** Excerpt to read **
◆ ◆ ◆ ◆ ◆ ◆ ◆

[Bioclusters] Nightly updated BLAST databases

Jeremy Mann bioclusters@bioinformatics.org
Mon, 16 Dec 2002 19:51:12 -0600 (CST)

> Uncompressing large files and building blast databases takes time.
> Enough time that you usually don't want to be creating new databases in
> the same directory where users may be launching query searches against.
> In a previous life several years ago this is what I did, nothing fancy
> at all -- basically I kept a mirror volume + 2 blast database volumes
> (one for the current DB and the 2nd for the 'new' current DBs) and
> switched symbolic links between them:

I was thinking the exact same thing today. Two directories, one for the
formatted, working database the other for uncompressing and formatting the
new downloads. The problem I am encountering is that I am rsyncing (from
biomirrors.net...THANK YOU BIOMIRRORS!!!) so I have to keep that directory
just so I avoid redownloading the entire blast/ directory. But I like your
3 directory method. I'll see what I can come up with tomorrow.

◆ ◆ ◆ ◆ ◆ ◆ ◆

** Given records **
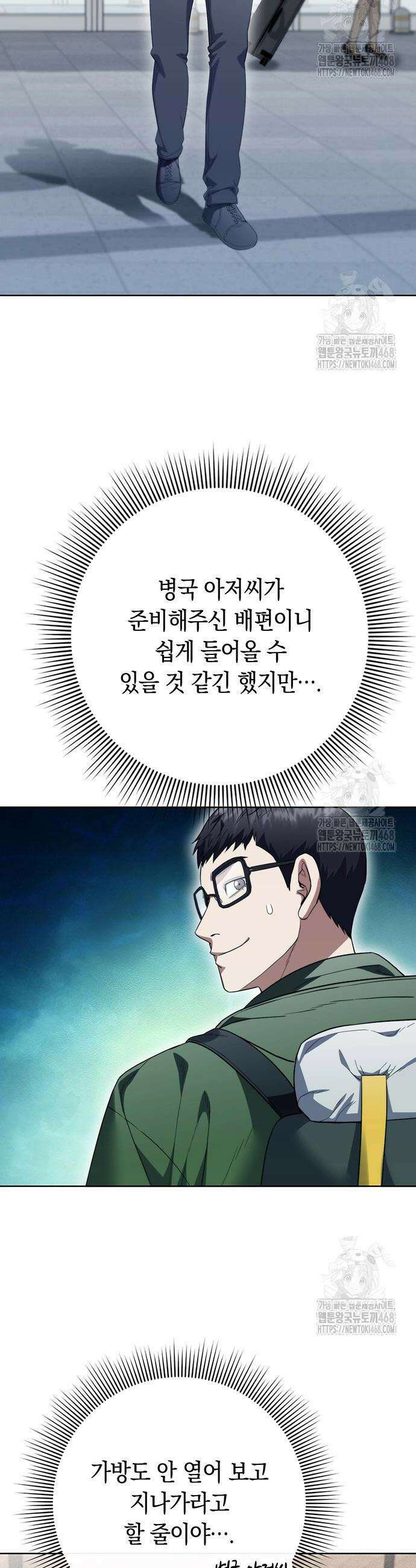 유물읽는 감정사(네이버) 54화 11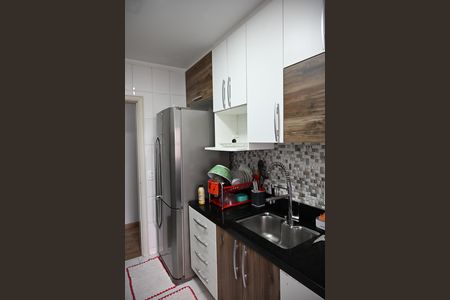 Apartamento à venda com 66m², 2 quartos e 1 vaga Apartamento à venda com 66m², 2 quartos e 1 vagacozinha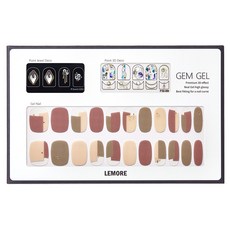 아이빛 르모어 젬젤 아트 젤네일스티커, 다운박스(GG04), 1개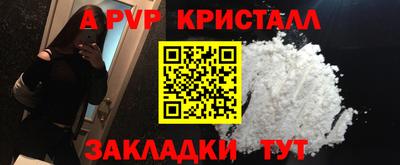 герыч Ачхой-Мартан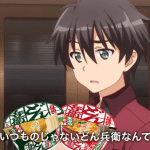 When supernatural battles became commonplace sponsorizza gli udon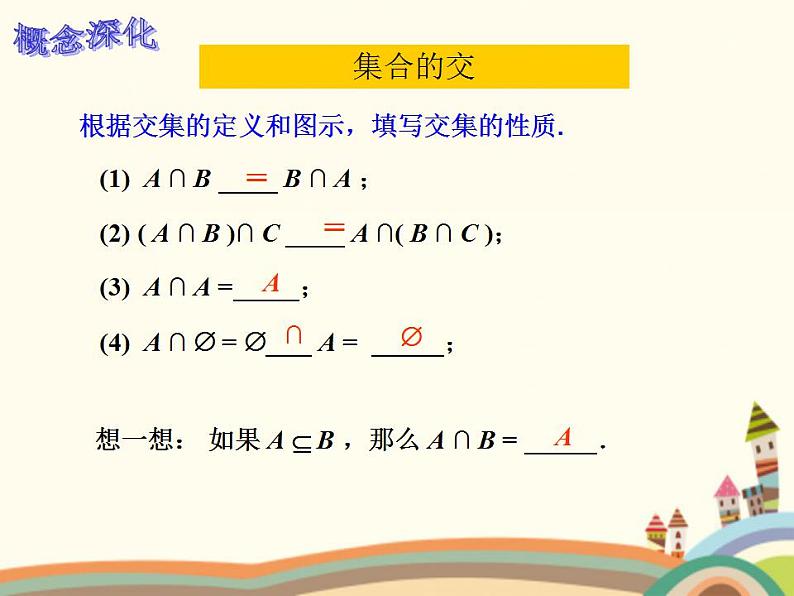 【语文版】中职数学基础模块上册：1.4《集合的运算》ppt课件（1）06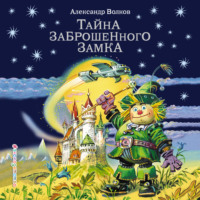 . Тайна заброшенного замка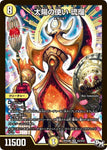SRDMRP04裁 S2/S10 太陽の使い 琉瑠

◆ ◆ ◆ ◆ ◆ ◆ ◆

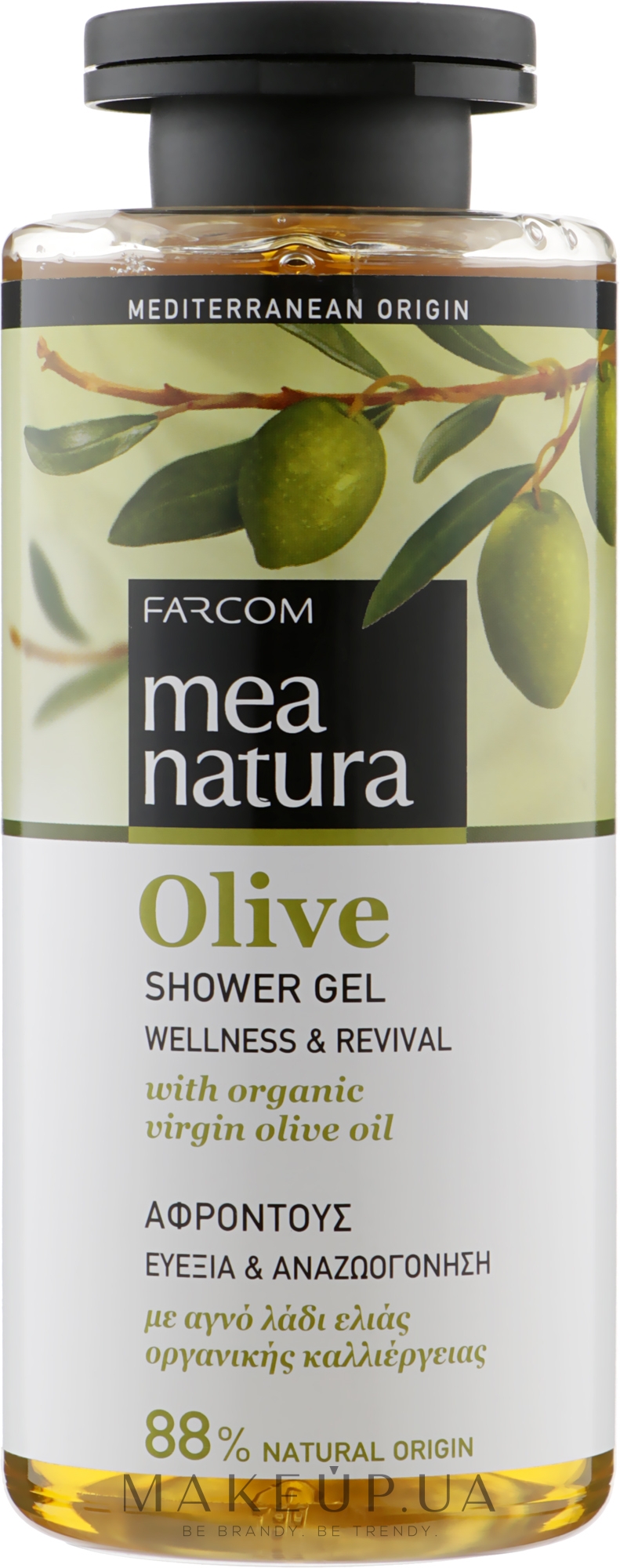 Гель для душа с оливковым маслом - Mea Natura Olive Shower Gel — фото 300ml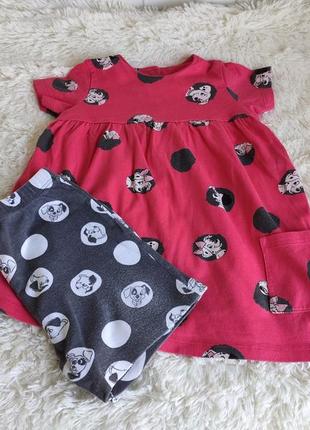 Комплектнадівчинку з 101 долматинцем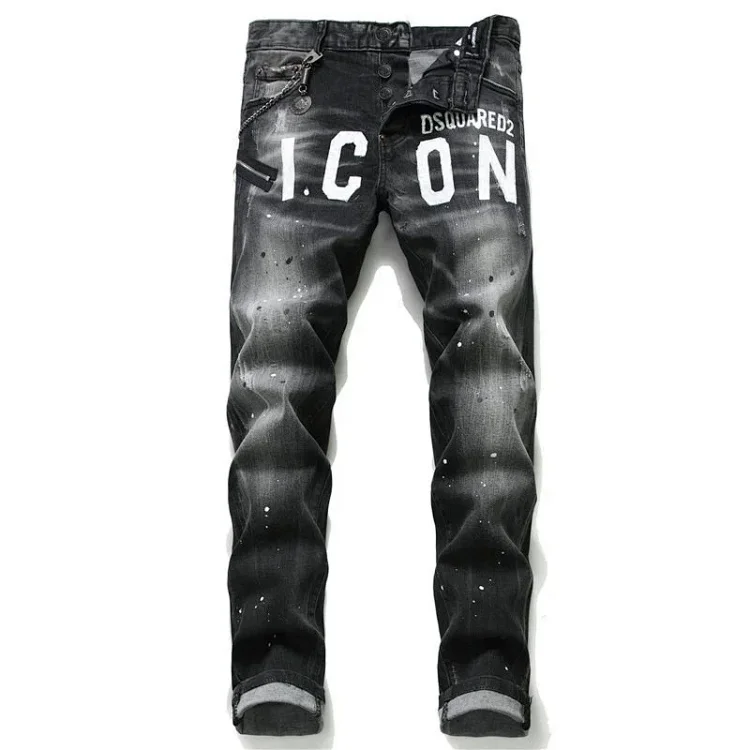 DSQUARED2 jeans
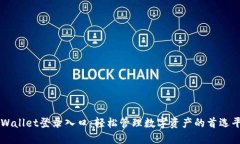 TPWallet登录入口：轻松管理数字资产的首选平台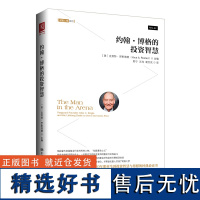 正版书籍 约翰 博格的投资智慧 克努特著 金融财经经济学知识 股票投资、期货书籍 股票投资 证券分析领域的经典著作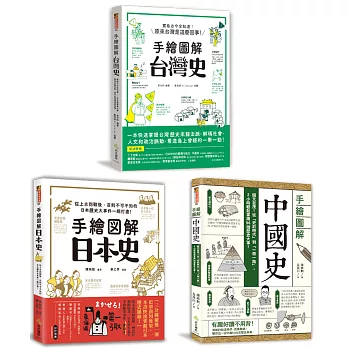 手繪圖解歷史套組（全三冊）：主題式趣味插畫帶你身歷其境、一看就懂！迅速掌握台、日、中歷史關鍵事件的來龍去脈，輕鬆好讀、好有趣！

◆ ◆ ◆ ◆ ◆ ◆ ◆

** Set of tasks **
(1) According to the post on nightly BLAST database updates, which site is the poster rsyncing the downloads from?
(2) Continue the post on nightly BLAST database updates, starting after its final sentence.
The listing is unrelated material, separate from the post on BLAST database updates.

** Solved problems **
(1) biomirrors.net

(2)
> (3) run simple quality control script(s) to make sure a failed download
> or truncated file is not going to ruin my day. There are little things
> you can check like making sure that new database is the same size or
> larger than the old database etc. etc. This can be as simple or as
> complex as your computing demands require.
> (4) if all looks good and there are no blast jobs running then change
> the symbolic link(s) so that your newly built databases in volume B are
> the ones that people use when a search is fired off. As before the
> methods for figuring out 'are there any searches running' can be as
> complex or a simple as the production environment demands

If you don't mind me asking, how do you do this? How do I control when and
if the BLAST jobs are running? I would think there would have to be some
sort of manual control. Here is what I think I need to do:

1. Run rsync from crontab (already done)
2. Custom script to see if rsync is still running. If so, stop, if not run
   2nd script, after an hour checks if rsync is still running. I am
confused as to how to pull this off. If I run it from crontab, I would
need to add some sort of check to see if 1st script is running, if so,
don't run again until next day.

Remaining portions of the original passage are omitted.